While this issue affects the entire world, the United States, a nation with substantial plastic consumption, faces a heightened risk of microplastic contamination.
The Current Status of Loose Glitter in the US
Dr. Swei notes that the United States lacks a unified regulatory definition of microplastics. The primary focus in the country has been on banning cosmetic rinse-off microbeads, a milestone achieved at both state and federal levels in 2015. In the ensuing years, some states, including California, have explored the possibility of enacting similar regulations governing makeup products. In 2022, California’s AB-2787 bill proposed the comprehensive ban of cosmetic microplastics, encompassing leave-on products. If enacted, this legislation would effectively prohibit plastic glitter in cosmetics.
The Impact of the EU’s Glitter Ban on the US Beauty Market
The EU’s resolute stance on glitter has a definite impact on the US beauty market. Numerous brands operate in both regions and have traditionally offered identical products. However, many of these brands have already embarked on the path of minimizing or eliminating traditional plastic glitter in formulations for both the European and American markets.

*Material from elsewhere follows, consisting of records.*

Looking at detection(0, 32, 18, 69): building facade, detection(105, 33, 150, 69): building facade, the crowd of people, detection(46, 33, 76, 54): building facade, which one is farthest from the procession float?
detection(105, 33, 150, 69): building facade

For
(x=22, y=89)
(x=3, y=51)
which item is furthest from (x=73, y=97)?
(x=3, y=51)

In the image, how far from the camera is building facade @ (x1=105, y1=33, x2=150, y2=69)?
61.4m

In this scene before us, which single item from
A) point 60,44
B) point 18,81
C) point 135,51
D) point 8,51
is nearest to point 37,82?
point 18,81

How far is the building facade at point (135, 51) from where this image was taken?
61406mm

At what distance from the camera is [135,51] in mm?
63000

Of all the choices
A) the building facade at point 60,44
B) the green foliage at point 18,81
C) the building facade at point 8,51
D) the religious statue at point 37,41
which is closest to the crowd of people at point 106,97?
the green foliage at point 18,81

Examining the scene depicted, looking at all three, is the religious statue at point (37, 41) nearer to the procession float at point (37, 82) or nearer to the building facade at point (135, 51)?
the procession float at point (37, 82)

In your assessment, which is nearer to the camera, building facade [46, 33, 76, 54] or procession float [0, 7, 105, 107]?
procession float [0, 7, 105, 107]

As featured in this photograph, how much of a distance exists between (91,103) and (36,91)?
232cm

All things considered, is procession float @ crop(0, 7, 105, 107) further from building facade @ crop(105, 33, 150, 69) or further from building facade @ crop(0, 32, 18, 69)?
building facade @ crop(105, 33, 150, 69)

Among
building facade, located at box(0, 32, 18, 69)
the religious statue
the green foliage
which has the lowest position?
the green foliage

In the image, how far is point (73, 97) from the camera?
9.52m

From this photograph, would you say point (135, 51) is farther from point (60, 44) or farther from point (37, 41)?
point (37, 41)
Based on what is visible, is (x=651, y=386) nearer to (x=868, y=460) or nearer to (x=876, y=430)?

Makeup artist Danessa Myricks, renowned for her ultra-shimmery palettes, emphasizes the EU’s mandate as a positive push towards a more sustainable and environmentally conscious industry. This regulation compels brands to innovate, particularly in terms of cosmetics ingredients. Myricks’ brand, which operates in both the US and EU, has proactively adopted more sustainable formulations for its glitzy makeup products, free from traditional plastic glitter. These formulations incorporate alternative materials like plant-based plastics and synthetic mica.
Charlotte Knight concurs with this approach, emphasizing that the EU’s mandate encourages various industries, including cosmetics, to embrace environmentally favorable alternatives. As a business committed to sustainability, they welcome regulations that positively impact the environment and have explored alternatives to harmful loose glitter for years.

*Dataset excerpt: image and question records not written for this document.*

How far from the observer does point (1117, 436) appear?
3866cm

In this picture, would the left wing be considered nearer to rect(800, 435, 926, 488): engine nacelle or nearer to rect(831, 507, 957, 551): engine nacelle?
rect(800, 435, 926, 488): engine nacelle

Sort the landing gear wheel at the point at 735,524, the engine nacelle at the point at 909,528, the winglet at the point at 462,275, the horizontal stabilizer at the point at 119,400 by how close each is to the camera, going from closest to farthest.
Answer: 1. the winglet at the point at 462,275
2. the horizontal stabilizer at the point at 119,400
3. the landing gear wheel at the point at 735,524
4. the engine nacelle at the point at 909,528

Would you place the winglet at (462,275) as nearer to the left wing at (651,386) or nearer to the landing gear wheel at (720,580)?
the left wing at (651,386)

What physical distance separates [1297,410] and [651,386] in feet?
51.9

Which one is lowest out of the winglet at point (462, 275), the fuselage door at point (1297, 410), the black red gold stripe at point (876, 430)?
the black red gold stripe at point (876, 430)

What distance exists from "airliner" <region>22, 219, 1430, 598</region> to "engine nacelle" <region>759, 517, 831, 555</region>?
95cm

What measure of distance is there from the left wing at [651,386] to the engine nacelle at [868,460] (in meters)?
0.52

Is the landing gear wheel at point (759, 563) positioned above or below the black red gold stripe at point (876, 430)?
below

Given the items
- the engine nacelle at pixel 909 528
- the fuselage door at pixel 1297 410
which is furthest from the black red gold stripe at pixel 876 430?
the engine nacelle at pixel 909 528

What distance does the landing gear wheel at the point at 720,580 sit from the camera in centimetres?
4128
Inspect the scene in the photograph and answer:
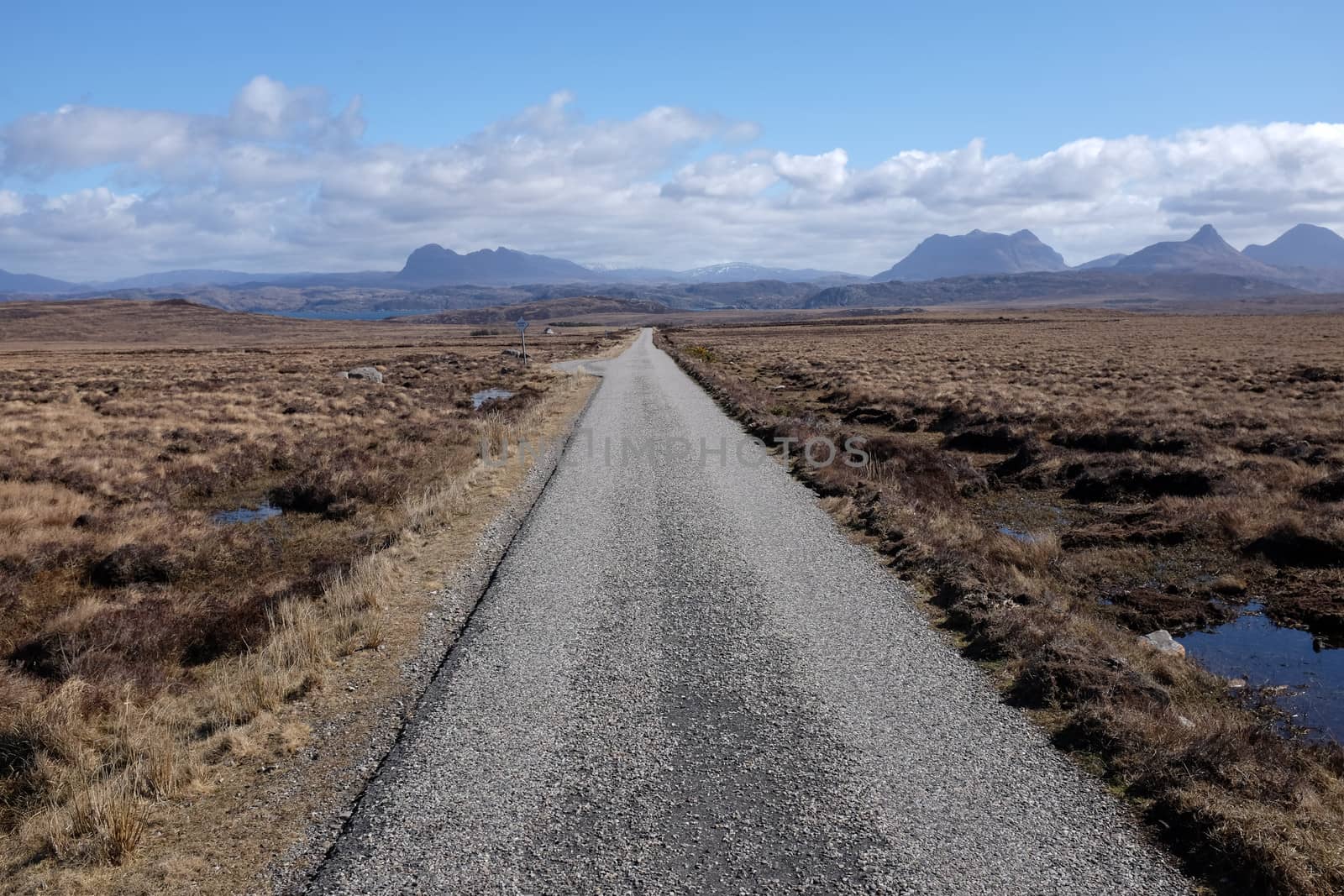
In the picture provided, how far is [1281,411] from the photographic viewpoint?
2341cm

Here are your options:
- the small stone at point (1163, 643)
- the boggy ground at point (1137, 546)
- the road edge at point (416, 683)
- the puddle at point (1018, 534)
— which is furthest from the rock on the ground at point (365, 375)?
the small stone at point (1163, 643)

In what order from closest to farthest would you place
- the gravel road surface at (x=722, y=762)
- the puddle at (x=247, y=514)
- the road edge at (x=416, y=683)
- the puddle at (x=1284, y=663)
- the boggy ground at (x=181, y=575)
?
the gravel road surface at (x=722, y=762), the road edge at (x=416, y=683), the boggy ground at (x=181, y=575), the puddle at (x=1284, y=663), the puddle at (x=247, y=514)

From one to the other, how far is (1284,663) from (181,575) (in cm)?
1456

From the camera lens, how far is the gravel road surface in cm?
449

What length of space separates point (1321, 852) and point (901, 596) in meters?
4.75

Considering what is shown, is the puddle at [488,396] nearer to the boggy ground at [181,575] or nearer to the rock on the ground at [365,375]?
the boggy ground at [181,575]

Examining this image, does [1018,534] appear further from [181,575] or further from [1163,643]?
[181,575]

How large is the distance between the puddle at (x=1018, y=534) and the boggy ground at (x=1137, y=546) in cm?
7

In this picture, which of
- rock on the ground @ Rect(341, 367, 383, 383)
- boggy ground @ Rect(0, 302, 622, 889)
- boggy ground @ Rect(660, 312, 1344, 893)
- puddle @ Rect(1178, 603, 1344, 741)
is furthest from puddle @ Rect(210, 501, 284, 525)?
rock on the ground @ Rect(341, 367, 383, 383)

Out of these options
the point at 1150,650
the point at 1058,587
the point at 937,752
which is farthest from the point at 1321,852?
the point at 1058,587

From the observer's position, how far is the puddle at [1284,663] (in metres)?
7.45

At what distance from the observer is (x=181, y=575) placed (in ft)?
37.9

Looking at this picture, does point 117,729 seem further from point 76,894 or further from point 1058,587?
point 1058,587

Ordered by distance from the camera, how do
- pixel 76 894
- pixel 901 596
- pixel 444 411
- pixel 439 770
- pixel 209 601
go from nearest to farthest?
pixel 76 894 < pixel 439 770 < pixel 901 596 < pixel 209 601 < pixel 444 411
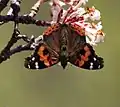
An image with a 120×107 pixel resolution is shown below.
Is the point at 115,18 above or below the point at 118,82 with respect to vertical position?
above

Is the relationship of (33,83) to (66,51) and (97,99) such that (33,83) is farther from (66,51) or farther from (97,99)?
(66,51)

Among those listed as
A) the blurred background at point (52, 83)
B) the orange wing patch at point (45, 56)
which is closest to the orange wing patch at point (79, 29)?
the orange wing patch at point (45, 56)

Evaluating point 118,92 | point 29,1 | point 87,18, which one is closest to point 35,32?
point 29,1

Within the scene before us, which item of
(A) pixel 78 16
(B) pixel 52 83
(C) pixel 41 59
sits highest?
(B) pixel 52 83

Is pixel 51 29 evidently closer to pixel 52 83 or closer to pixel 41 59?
pixel 41 59

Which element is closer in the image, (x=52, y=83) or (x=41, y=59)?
(x=41, y=59)

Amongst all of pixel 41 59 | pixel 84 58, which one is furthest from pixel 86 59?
pixel 41 59

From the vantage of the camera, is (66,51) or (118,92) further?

Navigating the Transition While Satisfying Consumers
Adapting formulations to meet the regulatory requirements of different markets is not a new challenge, especially in the case of Europe and the US. The EU has long maintained a list of prohibited substances in cosmetics sold in the region, a standard not consistently followed in the US. Nevertheless, Dr. Swei highlights the complexity and cost involved in supporting multiple formulations for different countries. This harmonization can be a lengthy process, taking years or even decades, as supply chains require realignment and regional reformulations contend with other business priorities.
However, it is evident that more cosmetic lines, exemplified by brands like Myricks and Knight’s, are ahead of the curve. Substituting traditional glitter with pigments and flakes, which deliver a similar aesthetic performance without contributing to microplastic pollution, is a prevailing trend.

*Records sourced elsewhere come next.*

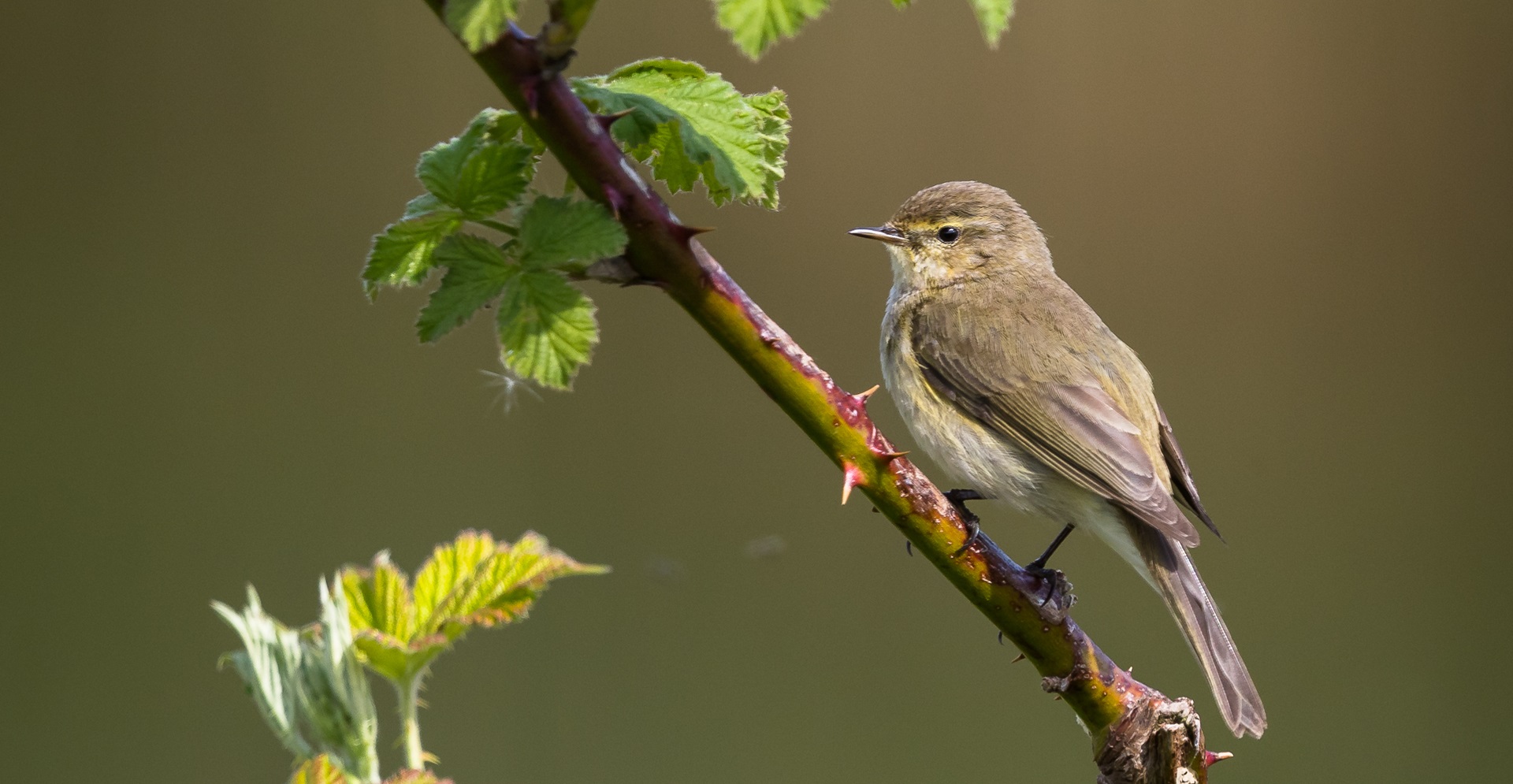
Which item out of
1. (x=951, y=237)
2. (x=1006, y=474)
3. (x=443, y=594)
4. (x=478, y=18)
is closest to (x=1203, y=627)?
(x=1006, y=474)

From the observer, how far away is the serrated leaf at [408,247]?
2.39 ft

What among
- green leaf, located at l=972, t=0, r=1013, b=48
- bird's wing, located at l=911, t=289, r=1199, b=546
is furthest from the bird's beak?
green leaf, located at l=972, t=0, r=1013, b=48

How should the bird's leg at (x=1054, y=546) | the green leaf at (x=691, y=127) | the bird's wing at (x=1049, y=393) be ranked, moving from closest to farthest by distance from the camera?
the green leaf at (x=691, y=127) < the bird's leg at (x=1054, y=546) < the bird's wing at (x=1049, y=393)

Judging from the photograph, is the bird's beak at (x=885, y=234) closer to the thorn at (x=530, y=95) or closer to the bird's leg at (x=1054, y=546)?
the bird's leg at (x=1054, y=546)

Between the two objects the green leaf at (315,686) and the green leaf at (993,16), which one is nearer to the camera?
the green leaf at (993,16)

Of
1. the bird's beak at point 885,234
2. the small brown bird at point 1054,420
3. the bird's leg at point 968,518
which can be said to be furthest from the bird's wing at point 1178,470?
the bird's beak at point 885,234

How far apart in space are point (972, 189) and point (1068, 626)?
6.02 ft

Moreover, plant-based cellulose and starch-based glitter provide viable alternatives. These biodegradable materials offer the same dazzling finish and initiate the degradation process upon interaction with the environment.
For those hesitant to embrace change, Danessa Myricks assures that these new regulations, irrespective of your location, do not compromise the quality of cosmetics. Her namesake collection stands as a testament to the harmonious marriage of creativity, health, and safety.
For conscientious consumers, the Environmental Working Group (EWG) offers a handy tool to scrutinize a brand’s ingredient list before making a purchase. Dr. Swei recommends using their Skin Deep database, which identifies cosmetics without PET microplastic glitters. A quick search can reveal green-scoring products and the absence of PET in the ingredient list, ensuring you can continue your beauty routine with a clear conscience.